— Start GIVEN DATA —
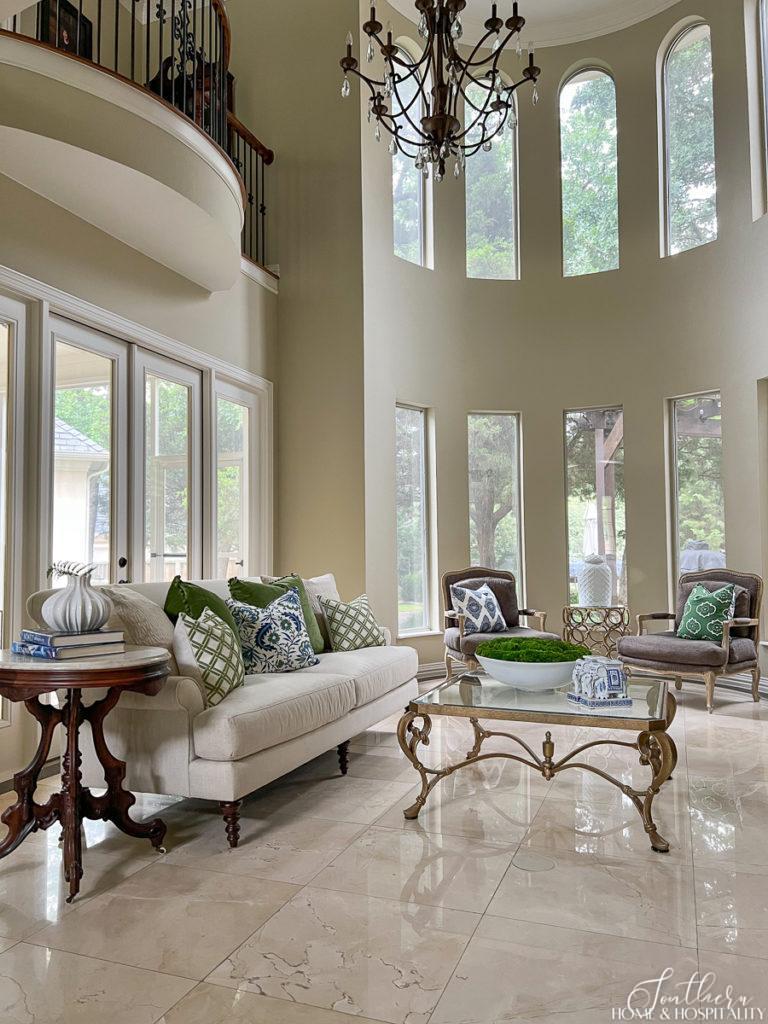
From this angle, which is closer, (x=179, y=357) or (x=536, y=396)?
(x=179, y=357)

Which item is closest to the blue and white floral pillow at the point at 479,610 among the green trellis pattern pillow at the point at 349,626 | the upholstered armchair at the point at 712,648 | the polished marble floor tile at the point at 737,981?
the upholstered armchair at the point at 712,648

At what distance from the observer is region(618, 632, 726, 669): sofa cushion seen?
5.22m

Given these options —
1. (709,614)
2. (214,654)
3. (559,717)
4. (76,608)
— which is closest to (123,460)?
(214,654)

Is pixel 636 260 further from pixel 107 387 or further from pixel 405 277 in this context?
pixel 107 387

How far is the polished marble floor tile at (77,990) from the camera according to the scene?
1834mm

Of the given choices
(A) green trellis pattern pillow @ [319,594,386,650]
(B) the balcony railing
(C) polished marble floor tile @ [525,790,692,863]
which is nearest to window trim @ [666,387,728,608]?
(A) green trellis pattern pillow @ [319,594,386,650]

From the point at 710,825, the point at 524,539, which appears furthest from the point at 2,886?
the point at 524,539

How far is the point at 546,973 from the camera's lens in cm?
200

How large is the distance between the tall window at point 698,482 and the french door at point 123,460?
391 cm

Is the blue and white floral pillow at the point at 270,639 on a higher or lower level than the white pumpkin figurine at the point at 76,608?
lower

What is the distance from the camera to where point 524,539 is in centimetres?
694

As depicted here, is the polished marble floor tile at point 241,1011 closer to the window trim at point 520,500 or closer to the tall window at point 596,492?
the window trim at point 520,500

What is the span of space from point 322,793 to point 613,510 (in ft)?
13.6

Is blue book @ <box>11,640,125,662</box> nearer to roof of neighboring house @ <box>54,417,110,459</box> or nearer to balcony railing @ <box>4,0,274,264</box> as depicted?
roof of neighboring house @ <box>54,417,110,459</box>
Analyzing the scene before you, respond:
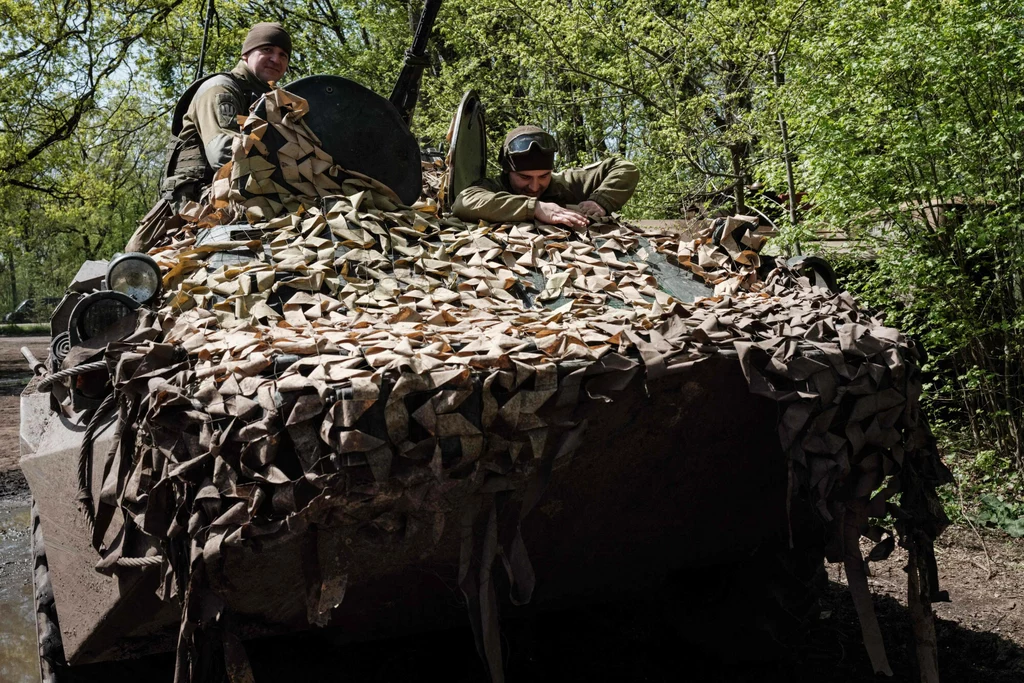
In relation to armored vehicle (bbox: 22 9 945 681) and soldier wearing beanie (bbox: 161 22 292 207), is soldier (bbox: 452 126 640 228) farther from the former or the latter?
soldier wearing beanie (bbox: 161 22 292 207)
— End GIVEN DATA —
◆ **WHAT IS NEEDED**:
Rewrite all the records above, replacing "polished marble floor tile" with "glazed ceramic floor tile" everywhere and keeping everything else the same. Leave the pictures out of your answer.

◆ **EXERCISE RESULT**:
From this angle, which is closer, (x=179, y=357) or (x=536, y=396)?
(x=179, y=357)

Which item is closest to the blue and white floral pillow at the point at 479,610 among the green trellis pattern pillow at the point at 349,626 | the upholstered armchair at the point at 712,648 | the glazed ceramic floor tile at the point at 737,981?
the upholstered armchair at the point at 712,648

At what distance from the observer is region(618, 632, 726, 669): sofa cushion seen?
5.22m

Given these options —
1. (709,614)
2. (214,654)
3. (559,717)
4. (76,608)
— which is closest to (123,460)?
(214,654)

Is pixel 636 260 further from pixel 107 387 or further from pixel 405 277 in this context?
pixel 107 387

How far is the glazed ceramic floor tile at (77,990) from the camera according to the scene?
1834mm

Of the given choices
(A) green trellis pattern pillow @ [319,594,386,650]
(B) the balcony railing
(C) glazed ceramic floor tile @ [525,790,692,863]
which is nearest to window trim @ [666,387,728,608]?
(A) green trellis pattern pillow @ [319,594,386,650]

From the point at 710,825, the point at 524,539, which appears furthest from the point at 2,886?
the point at 524,539

How far is the point at 546,973 from the camera's lens in cm?
200

How large is the distance between the tall window at point 698,482 and the french door at point 123,460?
391 cm

Is the blue and white floral pillow at the point at 270,639 on a higher or lower level than the white pumpkin figurine at the point at 76,608?
lower

What is the distance from the camera to where point 524,539 is in centimetres?
694

As depicted here, is the glazed ceramic floor tile at point 241,1011 closer to the window trim at point 520,500 or closer to the tall window at point 596,492?
the window trim at point 520,500

What is the span of space from point 322,793 to point 613,510 (in ft)?
13.6

Is blue book @ <box>11,640,125,662</box> nearer to roof of neighboring house @ <box>54,417,110,459</box> or nearer to balcony railing @ <box>4,0,274,264</box> as depicted?
roof of neighboring house @ <box>54,417,110,459</box>
Analyzing the scene before you, respond:
In relation to armored vehicle (bbox: 22 9 945 681) and soldier wearing beanie (bbox: 161 22 292 207), is soldier (bbox: 452 126 640 228) farther from the former or the latter?
soldier wearing beanie (bbox: 161 22 292 207)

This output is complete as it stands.